Task requirements: Copy out every one of the lines below word for word, leaving the pictures out of your reply.

Supplied data:
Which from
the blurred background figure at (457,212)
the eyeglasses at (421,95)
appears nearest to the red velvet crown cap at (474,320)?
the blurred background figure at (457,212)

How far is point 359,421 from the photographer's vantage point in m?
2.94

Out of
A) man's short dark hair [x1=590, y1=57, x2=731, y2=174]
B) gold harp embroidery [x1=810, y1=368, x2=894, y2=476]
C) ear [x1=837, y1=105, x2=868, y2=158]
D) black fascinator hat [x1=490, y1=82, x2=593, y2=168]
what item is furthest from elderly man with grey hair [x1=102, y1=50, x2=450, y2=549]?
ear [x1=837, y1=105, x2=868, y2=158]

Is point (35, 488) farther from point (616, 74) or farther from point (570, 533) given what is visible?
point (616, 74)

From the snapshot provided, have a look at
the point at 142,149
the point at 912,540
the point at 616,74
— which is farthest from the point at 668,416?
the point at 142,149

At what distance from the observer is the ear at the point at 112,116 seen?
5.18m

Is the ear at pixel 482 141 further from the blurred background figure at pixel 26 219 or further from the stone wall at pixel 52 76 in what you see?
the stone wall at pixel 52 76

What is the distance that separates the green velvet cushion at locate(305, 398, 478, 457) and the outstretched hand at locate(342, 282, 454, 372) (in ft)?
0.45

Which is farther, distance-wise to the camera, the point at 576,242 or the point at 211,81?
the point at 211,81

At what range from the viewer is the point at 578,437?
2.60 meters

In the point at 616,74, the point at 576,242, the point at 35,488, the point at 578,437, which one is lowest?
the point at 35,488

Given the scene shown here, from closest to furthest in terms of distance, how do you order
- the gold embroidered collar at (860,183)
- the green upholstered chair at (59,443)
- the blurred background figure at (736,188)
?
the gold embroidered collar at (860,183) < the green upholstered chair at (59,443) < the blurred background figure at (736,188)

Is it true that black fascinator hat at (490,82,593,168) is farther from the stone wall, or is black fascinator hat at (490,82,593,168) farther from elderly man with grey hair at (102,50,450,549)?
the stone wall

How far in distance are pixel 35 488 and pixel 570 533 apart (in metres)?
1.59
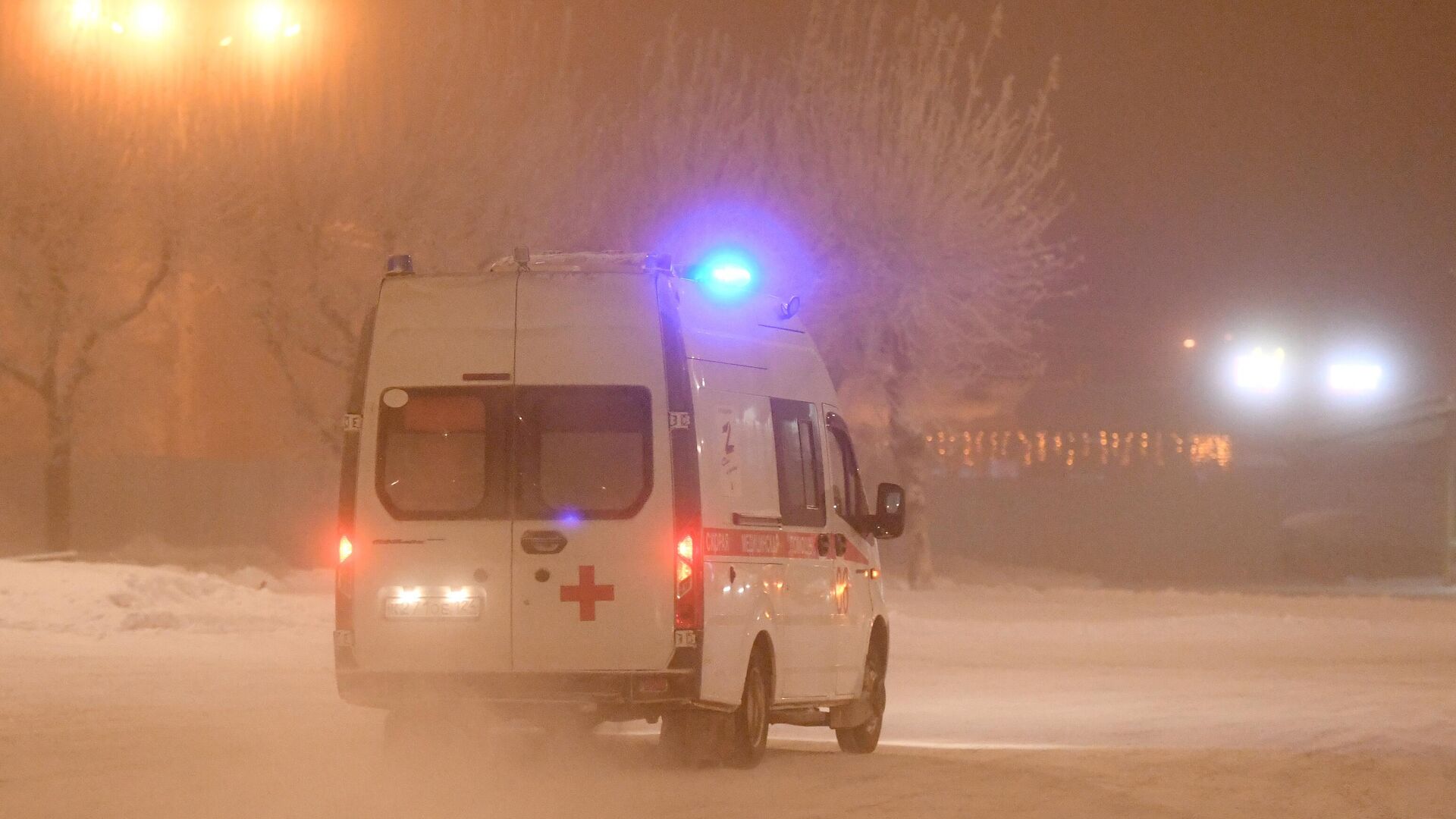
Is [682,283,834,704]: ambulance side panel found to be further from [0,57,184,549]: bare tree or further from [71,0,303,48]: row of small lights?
[71,0,303,48]: row of small lights

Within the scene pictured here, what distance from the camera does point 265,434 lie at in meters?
39.2

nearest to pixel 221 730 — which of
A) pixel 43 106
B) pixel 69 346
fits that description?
pixel 43 106

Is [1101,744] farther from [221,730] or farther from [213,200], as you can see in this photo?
[213,200]

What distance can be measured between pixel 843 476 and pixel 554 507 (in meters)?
2.77

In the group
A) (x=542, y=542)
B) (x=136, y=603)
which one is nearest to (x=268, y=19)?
(x=136, y=603)

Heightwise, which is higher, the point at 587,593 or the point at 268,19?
A: the point at 268,19

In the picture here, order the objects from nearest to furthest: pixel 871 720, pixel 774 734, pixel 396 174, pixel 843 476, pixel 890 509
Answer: pixel 890 509
pixel 843 476
pixel 871 720
pixel 774 734
pixel 396 174

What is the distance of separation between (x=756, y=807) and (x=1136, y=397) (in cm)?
6212

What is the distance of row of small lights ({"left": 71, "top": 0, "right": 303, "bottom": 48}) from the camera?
31000 millimetres

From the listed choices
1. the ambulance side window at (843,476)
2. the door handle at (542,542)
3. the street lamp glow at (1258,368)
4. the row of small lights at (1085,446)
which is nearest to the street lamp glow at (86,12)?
the ambulance side window at (843,476)

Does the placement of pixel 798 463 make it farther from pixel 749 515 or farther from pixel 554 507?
pixel 554 507

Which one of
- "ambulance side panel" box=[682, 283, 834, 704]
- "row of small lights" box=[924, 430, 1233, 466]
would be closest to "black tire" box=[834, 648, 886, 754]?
"ambulance side panel" box=[682, 283, 834, 704]

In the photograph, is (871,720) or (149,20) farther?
(149,20)

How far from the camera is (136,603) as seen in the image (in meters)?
21.7
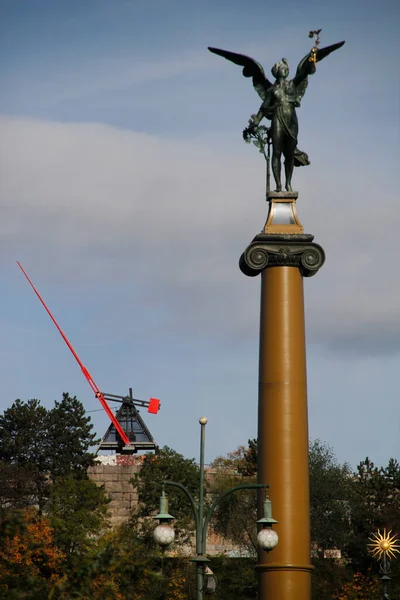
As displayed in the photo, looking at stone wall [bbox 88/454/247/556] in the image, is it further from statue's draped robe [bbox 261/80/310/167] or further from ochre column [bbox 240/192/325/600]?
ochre column [bbox 240/192/325/600]

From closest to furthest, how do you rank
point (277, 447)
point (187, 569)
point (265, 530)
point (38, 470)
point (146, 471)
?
point (265, 530) < point (277, 447) < point (187, 569) < point (146, 471) < point (38, 470)

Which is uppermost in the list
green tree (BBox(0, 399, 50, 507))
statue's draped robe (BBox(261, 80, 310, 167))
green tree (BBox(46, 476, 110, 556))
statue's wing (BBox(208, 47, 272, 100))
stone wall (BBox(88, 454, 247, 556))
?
green tree (BBox(0, 399, 50, 507))

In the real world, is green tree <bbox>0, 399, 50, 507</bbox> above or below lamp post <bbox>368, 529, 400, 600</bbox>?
above

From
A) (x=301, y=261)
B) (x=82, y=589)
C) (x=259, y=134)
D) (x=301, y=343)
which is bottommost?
(x=82, y=589)

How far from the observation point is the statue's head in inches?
1250

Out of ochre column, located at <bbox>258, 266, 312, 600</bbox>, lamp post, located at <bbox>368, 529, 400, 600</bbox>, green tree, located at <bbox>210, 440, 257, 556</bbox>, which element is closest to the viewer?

Full answer:
Which from
the blurred background figure at (457,212)
the eyeglasses at (421,95)
appears nearest to the red velvet crown cap at (474,320)?
the blurred background figure at (457,212)

How far is point 359,421 from the photographer's vantage point in m?
2.94

Out of
A) man's short dark hair [x1=590, y1=57, x2=731, y2=174]
B) gold harp embroidery [x1=810, y1=368, x2=894, y2=476]
C) ear [x1=837, y1=105, x2=868, y2=158]
D) black fascinator hat [x1=490, y1=82, x2=593, y2=168]
what item is furthest from elderly man with grey hair [x1=102, y1=50, x2=450, y2=549]?
ear [x1=837, y1=105, x2=868, y2=158]

Is point (35, 488) farther from point (616, 74) or farther from point (570, 533) given what is visible?
point (616, 74)

From the snapshot provided, have a look at
the point at 142,149
the point at 912,540
the point at 616,74
— which is farthest from the point at 668,416?
the point at 142,149

At what distance from the observer is the ear at the point at 112,116 seen?
5.18m

Is the ear at pixel 482 141 further from the blurred background figure at pixel 26 219 or further from the stone wall at pixel 52 76 in what you see?
the stone wall at pixel 52 76

What is the distance that separates the green velvet cushion at locate(305, 398, 478, 457) and the outstretched hand at locate(342, 282, 454, 372) (in ft)?
0.45

Which is farther, distance-wise to the camera, the point at 576,242 or the point at 211,81?
the point at 211,81

At what range from the viewer is the point at 578,437?
2.60 meters

In the point at 616,74, the point at 576,242, the point at 35,488, the point at 578,437, which one is lowest?
the point at 35,488

Given the scene shown here, from closest to furthest in terms of distance, how do you order
- the gold embroidered collar at (860,183)
- the green upholstered chair at (59,443)
- the blurred background figure at (736,188)
?
the gold embroidered collar at (860,183) < the green upholstered chair at (59,443) < the blurred background figure at (736,188)

Is it true that black fascinator hat at (490,82,593,168) is farther from the stone wall, or is black fascinator hat at (490,82,593,168) farther from elderly man with grey hair at (102,50,450,549)?
the stone wall

How far in distance are pixel 35 488 and pixel 570 533 apart (in metres)?
1.59
Is [682,283,834,704]: ambulance side panel found to be further from [0,57,184,549]: bare tree or further from [71,0,303,48]: row of small lights?
[71,0,303,48]: row of small lights

Within the scene pictured here, what distance from the camera does point 265,434 lie at in meters?
39.2

nearest to pixel 221 730 — which of
A) pixel 43 106
B) pixel 69 346
fits that description?
pixel 43 106

Is [1101,744] farther from [221,730] or farther from [213,200], as you can see in this photo?
[213,200]

What distance can be measured between pixel 843 476 and pixel 554 507 (in meters)?
2.77

In the group
A) (x=542, y=542)
B) (x=136, y=603)
which one is nearest to (x=268, y=19)?
(x=136, y=603)

Heightwise, which is higher, the point at 587,593 or the point at 268,19?
A: the point at 268,19

In the picture here, order the objects from nearest to furthest: pixel 871 720, pixel 774 734, pixel 396 174, pixel 843 476, pixel 890 509
Answer: pixel 890 509
pixel 843 476
pixel 871 720
pixel 774 734
pixel 396 174

What is the distance of separation between (x=756, y=807) and (x=1136, y=397) (in cm)?
6212

What is the distance of row of small lights ({"left": 71, "top": 0, "right": 303, "bottom": 48}) from the camera?
31000 millimetres

From the listed choices
1. the ambulance side window at (843,476)
2. the door handle at (542,542)
3. the street lamp glow at (1258,368)
4. the row of small lights at (1085,446)
which is nearest to the street lamp glow at (86,12)?
the ambulance side window at (843,476)

Does the placement of pixel 798 463 make it farther from pixel 749 515 or farther from pixel 554 507?
pixel 554 507

Which one of
- "ambulance side panel" box=[682, 283, 834, 704]
- "row of small lights" box=[924, 430, 1233, 466]
would be closest to "black tire" box=[834, 648, 886, 754]?
"ambulance side panel" box=[682, 283, 834, 704]

In the photograph, is (871,720) or (149,20) farther?
(149,20)

How far from the camera is (136,603) as seen in the image (in meters)?
21.7
As displayed in the photo, looking at stone wall [bbox 88/454/247/556] in the image, is it further from statue's draped robe [bbox 261/80/310/167] or further from ochre column [bbox 240/192/325/600]?
ochre column [bbox 240/192/325/600]

From closest to furthest, how do you rank
point (277, 447)
point (187, 569)
point (265, 530)
point (38, 470)
point (146, 471)
?
point (265, 530) < point (277, 447) < point (187, 569) < point (146, 471) < point (38, 470)

Which is uppermost in the list
green tree (BBox(0, 399, 50, 507))
statue's draped robe (BBox(261, 80, 310, 167))
green tree (BBox(46, 476, 110, 556))
statue's wing (BBox(208, 47, 272, 100))
stone wall (BBox(88, 454, 247, 556))
?
green tree (BBox(0, 399, 50, 507))

In the real world, is green tree <bbox>0, 399, 50, 507</bbox> above or below lamp post <bbox>368, 529, 400, 600</bbox>?
above

From
A) (x=301, y=261)
B) (x=82, y=589)
C) (x=259, y=134)
D) (x=301, y=343)
which is bottommost?
(x=82, y=589)

How far from the observation point is the statue's head in inches?
1250

Out of ochre column, located at <bbox>258, 266, 312, 600</bbox>, lamp post, located at <bbox>368, 529, 400, 600</bbox>, green tree, located at <bbox>210, 440, 257, 556</bbox>, which element is closest to the viewer?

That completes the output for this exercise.